◆ **BRIEF 1**: The sketchbook passage has a sentence beginning "It's absorbing". List the four words or phrases it uses to describe sketching.
◆ **BRIEF 2**: Continue the sketchbook passage from the point where it ends.

◆ **SOURCE EXTRACT**:
+++

What’s the point of my sketchbooks then? I enjoyed being challenged  by Marina Grechanik who asked us ‘why are you drawing this?’ in her workshop.

Is there a story I want to tell? Something I want to point out? Or am I just drawing whatever is in front of me? Am I making a visual diary? Is each page part of a longer narrative or a self contained instant? Am I going to use the sketches in some way?

Does it have to have a point at all? Isn’t it about looking at the world from new perspectives, learning to see? Learning a new skill?

So far I can list the personal benefits of sketching. It’s absorbing, in the moment, challenging, and creative. It makes me look at my environment rather than glide through it inattentively. It can often be fun. It brings me into contact with a large and varied group of people and has been the starting point of some lovely friendships.

It provokes lots of thoughts connecting different aspects of my life – hence this blog. It challenges me to do more, in different ways, to develop and grow rather than recycle what I can already do and know – so life affirming!

+++

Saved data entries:

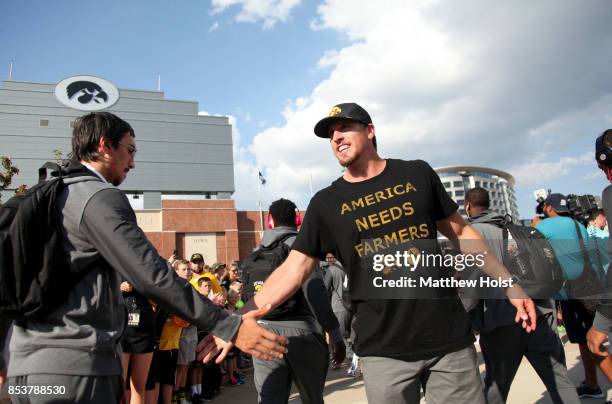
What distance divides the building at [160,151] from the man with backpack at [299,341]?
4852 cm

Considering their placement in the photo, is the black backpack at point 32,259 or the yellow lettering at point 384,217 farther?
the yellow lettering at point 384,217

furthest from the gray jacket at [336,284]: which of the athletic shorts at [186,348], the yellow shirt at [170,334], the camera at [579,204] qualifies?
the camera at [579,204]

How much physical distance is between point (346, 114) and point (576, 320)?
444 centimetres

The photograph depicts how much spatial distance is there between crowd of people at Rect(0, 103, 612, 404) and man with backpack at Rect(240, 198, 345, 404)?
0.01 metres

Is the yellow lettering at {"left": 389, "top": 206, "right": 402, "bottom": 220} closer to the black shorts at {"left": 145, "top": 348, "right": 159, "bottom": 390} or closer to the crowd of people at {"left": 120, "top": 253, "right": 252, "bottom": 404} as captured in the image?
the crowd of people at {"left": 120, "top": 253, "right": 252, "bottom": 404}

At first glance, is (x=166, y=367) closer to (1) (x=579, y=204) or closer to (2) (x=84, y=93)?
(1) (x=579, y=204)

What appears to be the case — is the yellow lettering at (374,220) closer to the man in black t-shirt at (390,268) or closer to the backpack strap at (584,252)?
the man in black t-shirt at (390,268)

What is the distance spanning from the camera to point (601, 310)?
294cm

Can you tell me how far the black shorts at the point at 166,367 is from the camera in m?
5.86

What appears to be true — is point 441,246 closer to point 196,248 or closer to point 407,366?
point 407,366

+++

◆ **WRITTEN RESPONSE 1**: absorbing, in the moment, challenging, creative

◆ **WRITTEN RESPONSE 2**:
But despite this impressive list, I do still come back to the ‘what’s the point?” question. The idea that urban sketching could make some contribution to the community still hovers around. I admire Len Grant’s sketches of food bank users in Manchester, for example, or Richard Johnson’s sketches and conversations with the homeless. The urban environment shapes so many lives. Looking at it critically, sketching it, can make visible  the people and things that often get ignored.

I was disappointed not to be able to get to the ‘ Loitering with Intent” exhibition at the Public History Museum  whilst in Manchester. Here are a group of people discovering the urban environment through walking together, noticing CCTV cameras, ‘no entry’ signs, the fences and obstructions that control movement in the city, demolition and construction. Finding the history as they walk and realising what has been lost and found as they go along. How fascinating to link urban sketching into this sort of project!